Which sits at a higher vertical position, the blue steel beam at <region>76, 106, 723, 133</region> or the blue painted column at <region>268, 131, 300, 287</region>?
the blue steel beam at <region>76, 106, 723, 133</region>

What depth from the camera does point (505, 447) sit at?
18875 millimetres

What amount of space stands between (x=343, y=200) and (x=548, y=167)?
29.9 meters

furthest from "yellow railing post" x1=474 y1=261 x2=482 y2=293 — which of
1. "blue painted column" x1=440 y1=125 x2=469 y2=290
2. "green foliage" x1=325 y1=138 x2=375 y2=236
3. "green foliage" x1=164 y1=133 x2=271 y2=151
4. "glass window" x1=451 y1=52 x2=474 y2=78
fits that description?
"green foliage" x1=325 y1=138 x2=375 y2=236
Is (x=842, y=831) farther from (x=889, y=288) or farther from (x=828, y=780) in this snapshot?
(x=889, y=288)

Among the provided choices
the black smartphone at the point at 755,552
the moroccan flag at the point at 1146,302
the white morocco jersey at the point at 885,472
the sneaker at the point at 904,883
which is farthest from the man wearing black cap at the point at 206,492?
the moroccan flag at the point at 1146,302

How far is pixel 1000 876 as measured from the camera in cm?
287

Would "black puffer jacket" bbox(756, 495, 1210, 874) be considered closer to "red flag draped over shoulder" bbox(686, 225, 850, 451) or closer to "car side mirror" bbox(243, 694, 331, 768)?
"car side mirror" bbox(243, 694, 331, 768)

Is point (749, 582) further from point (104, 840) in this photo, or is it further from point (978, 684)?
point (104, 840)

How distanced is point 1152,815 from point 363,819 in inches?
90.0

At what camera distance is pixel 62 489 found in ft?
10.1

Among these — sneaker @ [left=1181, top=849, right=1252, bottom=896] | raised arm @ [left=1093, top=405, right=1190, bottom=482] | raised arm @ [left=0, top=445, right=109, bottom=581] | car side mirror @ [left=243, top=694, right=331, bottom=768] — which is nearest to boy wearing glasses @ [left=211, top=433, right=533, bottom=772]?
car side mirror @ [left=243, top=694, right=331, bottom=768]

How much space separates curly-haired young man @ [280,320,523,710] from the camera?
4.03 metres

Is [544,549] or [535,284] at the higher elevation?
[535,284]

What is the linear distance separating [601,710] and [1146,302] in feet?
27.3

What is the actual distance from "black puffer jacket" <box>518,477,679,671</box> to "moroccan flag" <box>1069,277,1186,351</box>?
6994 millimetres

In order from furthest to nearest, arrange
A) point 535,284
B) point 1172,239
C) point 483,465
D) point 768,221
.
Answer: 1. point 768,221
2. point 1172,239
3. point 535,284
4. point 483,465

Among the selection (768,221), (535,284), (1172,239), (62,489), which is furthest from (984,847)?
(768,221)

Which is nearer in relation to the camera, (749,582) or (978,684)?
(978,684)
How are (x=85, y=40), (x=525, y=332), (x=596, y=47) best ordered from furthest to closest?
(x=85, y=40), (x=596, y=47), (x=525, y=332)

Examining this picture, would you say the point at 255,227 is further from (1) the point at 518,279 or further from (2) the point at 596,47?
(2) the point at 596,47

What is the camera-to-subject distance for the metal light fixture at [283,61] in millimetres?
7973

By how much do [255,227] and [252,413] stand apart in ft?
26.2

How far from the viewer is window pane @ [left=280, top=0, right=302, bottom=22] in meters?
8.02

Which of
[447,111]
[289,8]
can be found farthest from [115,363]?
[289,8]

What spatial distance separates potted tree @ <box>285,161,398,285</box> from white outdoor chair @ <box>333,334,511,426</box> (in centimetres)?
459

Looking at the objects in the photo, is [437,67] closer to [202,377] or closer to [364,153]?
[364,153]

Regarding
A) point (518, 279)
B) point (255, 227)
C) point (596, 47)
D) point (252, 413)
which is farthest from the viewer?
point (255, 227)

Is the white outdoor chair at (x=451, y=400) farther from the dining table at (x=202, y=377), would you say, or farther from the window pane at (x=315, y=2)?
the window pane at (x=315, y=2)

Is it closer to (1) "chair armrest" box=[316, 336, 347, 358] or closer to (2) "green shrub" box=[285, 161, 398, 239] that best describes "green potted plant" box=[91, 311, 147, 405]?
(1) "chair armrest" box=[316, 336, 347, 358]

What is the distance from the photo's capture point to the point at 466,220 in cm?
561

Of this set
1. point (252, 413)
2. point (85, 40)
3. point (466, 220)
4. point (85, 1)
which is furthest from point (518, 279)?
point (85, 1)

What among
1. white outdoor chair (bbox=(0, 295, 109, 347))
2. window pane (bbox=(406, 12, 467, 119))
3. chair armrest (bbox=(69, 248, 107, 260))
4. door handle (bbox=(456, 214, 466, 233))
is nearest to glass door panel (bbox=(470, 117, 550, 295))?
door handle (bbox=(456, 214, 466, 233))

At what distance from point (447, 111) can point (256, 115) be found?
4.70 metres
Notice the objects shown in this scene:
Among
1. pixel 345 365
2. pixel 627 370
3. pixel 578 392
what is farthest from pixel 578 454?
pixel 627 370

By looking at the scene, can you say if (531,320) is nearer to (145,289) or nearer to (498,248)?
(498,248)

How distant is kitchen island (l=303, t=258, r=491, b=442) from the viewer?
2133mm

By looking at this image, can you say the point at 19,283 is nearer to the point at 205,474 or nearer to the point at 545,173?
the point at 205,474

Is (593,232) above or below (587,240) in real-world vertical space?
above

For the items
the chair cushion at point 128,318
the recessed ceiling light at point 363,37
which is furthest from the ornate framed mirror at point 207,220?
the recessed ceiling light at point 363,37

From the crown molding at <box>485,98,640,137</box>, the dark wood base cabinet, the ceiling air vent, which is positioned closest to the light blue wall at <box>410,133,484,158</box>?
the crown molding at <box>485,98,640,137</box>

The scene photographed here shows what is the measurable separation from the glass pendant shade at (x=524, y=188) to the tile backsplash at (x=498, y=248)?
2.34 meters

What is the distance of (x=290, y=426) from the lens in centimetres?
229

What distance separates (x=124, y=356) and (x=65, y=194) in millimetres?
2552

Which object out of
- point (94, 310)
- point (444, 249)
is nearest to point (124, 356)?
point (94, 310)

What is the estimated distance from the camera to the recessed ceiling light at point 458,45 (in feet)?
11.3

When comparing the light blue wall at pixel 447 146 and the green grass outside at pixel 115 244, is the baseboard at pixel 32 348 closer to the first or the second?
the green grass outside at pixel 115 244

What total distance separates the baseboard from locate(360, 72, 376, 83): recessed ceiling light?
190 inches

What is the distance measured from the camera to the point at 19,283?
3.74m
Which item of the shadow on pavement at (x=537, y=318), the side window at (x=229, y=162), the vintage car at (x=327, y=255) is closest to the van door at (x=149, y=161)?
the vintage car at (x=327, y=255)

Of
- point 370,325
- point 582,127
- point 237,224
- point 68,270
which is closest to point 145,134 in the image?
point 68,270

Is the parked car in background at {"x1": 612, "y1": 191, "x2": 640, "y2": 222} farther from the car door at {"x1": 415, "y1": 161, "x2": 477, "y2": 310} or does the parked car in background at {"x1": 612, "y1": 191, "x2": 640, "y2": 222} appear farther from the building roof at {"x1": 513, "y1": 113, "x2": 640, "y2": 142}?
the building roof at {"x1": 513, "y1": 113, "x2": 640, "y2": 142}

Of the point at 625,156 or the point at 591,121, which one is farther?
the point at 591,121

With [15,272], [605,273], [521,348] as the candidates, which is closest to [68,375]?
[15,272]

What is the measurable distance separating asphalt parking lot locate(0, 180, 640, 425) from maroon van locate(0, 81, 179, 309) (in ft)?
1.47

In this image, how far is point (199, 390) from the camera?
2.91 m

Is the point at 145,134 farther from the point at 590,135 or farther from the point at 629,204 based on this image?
::::::
Reproduce the part of the material that opens with its first line and closes with the line containing "29.9 meters", including both of those lines.

Which sits at a higher vertical position, the blue steel beam at <region>76, 106, 723, 133</region> or the blue painted column at <region>268, 131, 300, 287</region>?
the blue steel beam at <region>76, 106, 723, 133</region>

What depth from the camera does point (505, 447) sit at?
18875 millimetres

What amount of space stands between (x=343, y=200) and (x=548, y=167)?
29.9 meters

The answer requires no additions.